Better Temperature & RH Control   The effect of a preconditioned desiccant can dry the fresh air to below 5Cdp (or 30%rh at 23°C)  and 11-14°C temperature increase when regenerated with 50-60°C. And need less preconditioning when reactivated with 120°C.  In central Air-conditioning systems, the sensible heat ratio (SHR) mismatch occurs when the outdoor %rh is high and neutral temperature.  This is neutralised by having desiccants having the latent duty and a separate devices for sensible, providing independent control capacity.

Simply providing the room dew point doesn’t work as any internal load and infiltration forces the humidity over set point and over cool and reheat to be wasteful.

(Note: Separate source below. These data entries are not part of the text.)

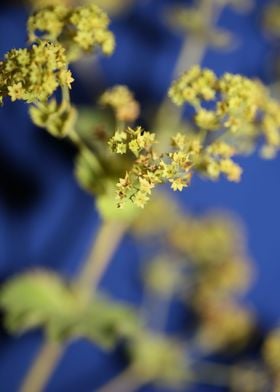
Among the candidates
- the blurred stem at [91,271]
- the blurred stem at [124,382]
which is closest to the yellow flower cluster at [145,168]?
the blurred stem at [91,271]

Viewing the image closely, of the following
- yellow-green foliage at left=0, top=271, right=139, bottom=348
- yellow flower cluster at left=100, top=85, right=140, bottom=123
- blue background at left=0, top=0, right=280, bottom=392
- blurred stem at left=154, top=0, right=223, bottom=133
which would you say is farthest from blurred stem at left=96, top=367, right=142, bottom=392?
yellow flower cluster at left=100, top=85, right=140, bottom=123

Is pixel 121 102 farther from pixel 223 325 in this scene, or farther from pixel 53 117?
pixel 223 325

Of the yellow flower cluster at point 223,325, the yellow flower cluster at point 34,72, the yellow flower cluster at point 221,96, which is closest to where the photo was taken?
the yellow flower cluster at point 34,72

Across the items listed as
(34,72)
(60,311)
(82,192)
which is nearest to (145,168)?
(34,72)

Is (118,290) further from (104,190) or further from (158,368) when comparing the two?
(104,190)

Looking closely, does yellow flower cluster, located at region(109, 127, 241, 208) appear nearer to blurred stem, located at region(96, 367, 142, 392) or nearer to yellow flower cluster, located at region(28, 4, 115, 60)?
yellow flower cluster, located at region(28, 4, 115, 60)

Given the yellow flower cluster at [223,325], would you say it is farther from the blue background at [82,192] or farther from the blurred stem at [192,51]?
the blurred stem at [192,51]
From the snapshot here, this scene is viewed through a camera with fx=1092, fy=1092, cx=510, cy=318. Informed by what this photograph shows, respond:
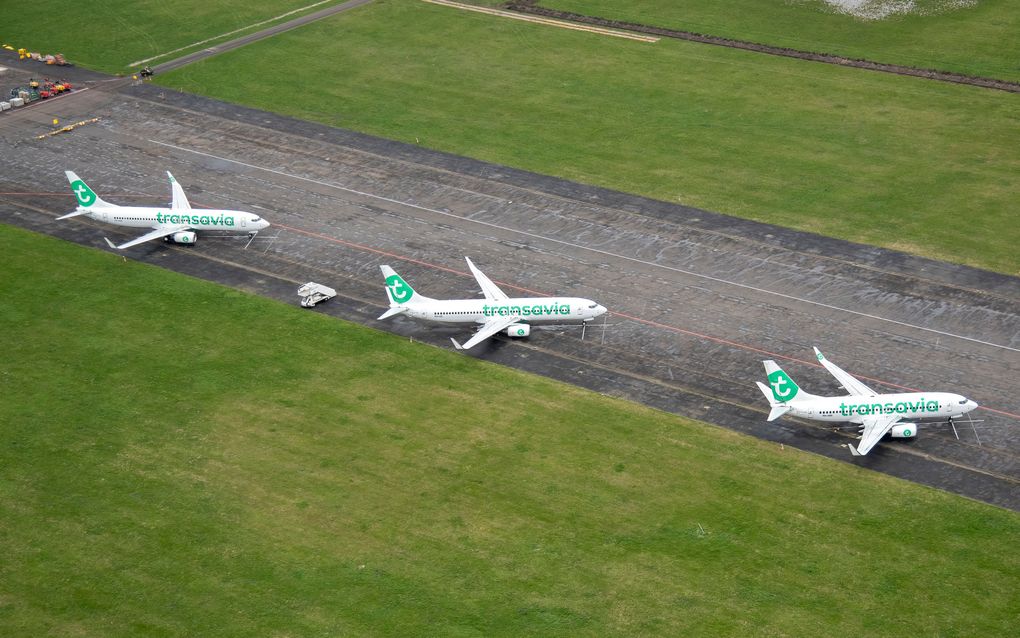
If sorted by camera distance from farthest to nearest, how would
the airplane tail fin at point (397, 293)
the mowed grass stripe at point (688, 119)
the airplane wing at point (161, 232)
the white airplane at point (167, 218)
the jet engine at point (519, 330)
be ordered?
the mowed grass stripe at point (688, 119) → the white airplane at point (167, 218) → the airplane wing at point (161, 232) → the jet engine at point (519, 330) → the airplane tail fin at point (397, 293)

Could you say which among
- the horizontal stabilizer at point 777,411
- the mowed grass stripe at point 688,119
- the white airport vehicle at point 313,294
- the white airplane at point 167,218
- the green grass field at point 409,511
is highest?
the mowed grass stripe at point 688,119

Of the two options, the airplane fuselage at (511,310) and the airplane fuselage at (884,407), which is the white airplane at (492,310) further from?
the airplane fuselage at (884,407)

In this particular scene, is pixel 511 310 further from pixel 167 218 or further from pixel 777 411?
pixel 167 218

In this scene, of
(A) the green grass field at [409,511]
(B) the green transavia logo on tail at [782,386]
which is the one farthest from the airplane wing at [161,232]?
(B) the green transavia logo on tail at [782,386]

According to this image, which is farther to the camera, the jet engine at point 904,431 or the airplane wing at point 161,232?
the airplane wing at point 161,232

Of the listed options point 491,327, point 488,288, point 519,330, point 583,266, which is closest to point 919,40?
point 583,266

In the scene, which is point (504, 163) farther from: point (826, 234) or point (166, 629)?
point (166, 629)

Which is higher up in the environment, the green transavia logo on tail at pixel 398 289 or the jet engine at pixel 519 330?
the green transavia logo on tail at pixel 398 289

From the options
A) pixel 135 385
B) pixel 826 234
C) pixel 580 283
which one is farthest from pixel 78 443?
pixel 826 234

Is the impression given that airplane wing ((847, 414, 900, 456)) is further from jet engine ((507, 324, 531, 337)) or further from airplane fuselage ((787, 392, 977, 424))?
jet engine ((507, 324, 531, 337))
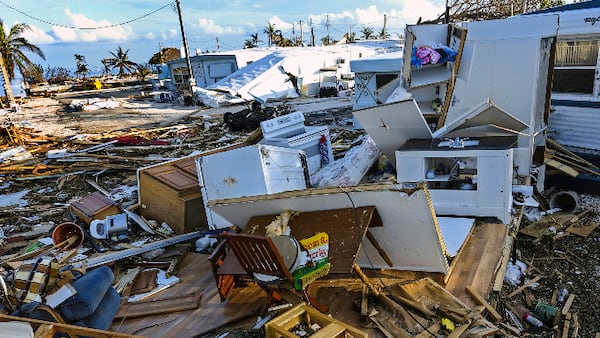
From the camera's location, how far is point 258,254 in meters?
3.70

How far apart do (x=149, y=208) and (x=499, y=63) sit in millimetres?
6432

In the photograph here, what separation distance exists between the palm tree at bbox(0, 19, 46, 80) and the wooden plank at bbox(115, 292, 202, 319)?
1371 inches

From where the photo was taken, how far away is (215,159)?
598cm

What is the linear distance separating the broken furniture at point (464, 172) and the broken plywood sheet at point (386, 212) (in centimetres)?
176

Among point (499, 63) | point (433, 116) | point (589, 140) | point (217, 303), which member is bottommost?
point (217, 303)

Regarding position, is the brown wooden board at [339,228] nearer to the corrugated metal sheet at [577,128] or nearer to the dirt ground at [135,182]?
the dirt ground at [135,182]

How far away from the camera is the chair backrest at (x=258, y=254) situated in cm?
351

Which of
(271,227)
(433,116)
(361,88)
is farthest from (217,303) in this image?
(361,88)

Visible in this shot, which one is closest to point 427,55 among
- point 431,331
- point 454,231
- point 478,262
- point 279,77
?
Answer: point 454,231

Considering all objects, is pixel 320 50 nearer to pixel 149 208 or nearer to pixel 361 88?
pixel 361 88

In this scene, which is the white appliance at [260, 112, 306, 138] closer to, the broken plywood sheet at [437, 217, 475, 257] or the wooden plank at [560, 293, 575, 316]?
the broken plywood sheet at [437, 217, 475, 257]

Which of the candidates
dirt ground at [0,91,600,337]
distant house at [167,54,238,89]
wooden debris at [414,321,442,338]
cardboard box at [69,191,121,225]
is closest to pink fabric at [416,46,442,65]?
dirt ground at [0,91,600,337]

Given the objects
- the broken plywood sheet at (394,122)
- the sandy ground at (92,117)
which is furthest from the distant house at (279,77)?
the broken plywood sheet at (394,122)

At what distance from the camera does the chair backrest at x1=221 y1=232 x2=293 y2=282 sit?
3.51 m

Reduced Air Conditioning Coil Work    The design practice of  DOAS with desiccants is now prominent with technology advancement and over 100,000 commercial buildings systems.(ref ASHRAE May 2008) DOAS avoid humidity problems and save energy by removing the latent load of outside air, and over drying the outdoor air sufficiently (ie 5°Cdp or 30%rh @ 23°C) to absorb the indoor (moisture) latent load.  This avoids the cost of dehumidification of the entire recirculated air stream.  The use of Exhaust Air in and Energy Recovery Ventilator ERV option also reduces this energy substantially.

Reheat Avoidance    Reheating of overcooled air is a traditional low cost practice to allow air-conditioning plant to dehumidify to dewpoint (ie 12°C) and re-heat the air back towards room temperature.  Part load conditions often see ventilation loads creating a need for dehumidification but little or no sensible cooling, so overcooling is becomes more wasteful.  This practice was restricted in 1999 and later banned in USA by building energy standard ASHRAE90.1 and countries like Australia have banned the use of electric elements for reheat.

Reduced Plant Size, Increase COP   DOAS allows the used of chilled beams and smaller more efficient plant.  Due to the SHR being substantially different to that of what commercial air conditioning is designed for, the cooling plant is oversized to deal with the latent component.  With standard operating temperature differences across cooling plant the recirculation airflow can be double what is needed.  ie an operating scenario may have external latent load of  50kWR and internal latent of 50kWR, (ie 199kWRlat) and with total sensible of 100kWR a SHR of 0.5 results, where coils are often comfortably designed for 0.7.    Commercial Buildings building have various configurations..  When assessing a design or refit for DOAS, the following considerations will influence the system selection.

  • Minimum ventilations required (exhaust)?
  • Exhaust air availability for use on ERV?
  • Services such as chilled water, and COP Coefficient of performance? (ie kW input = kW refrigeration/COP)
  • Hot water, gas to 50C or waste heat temp?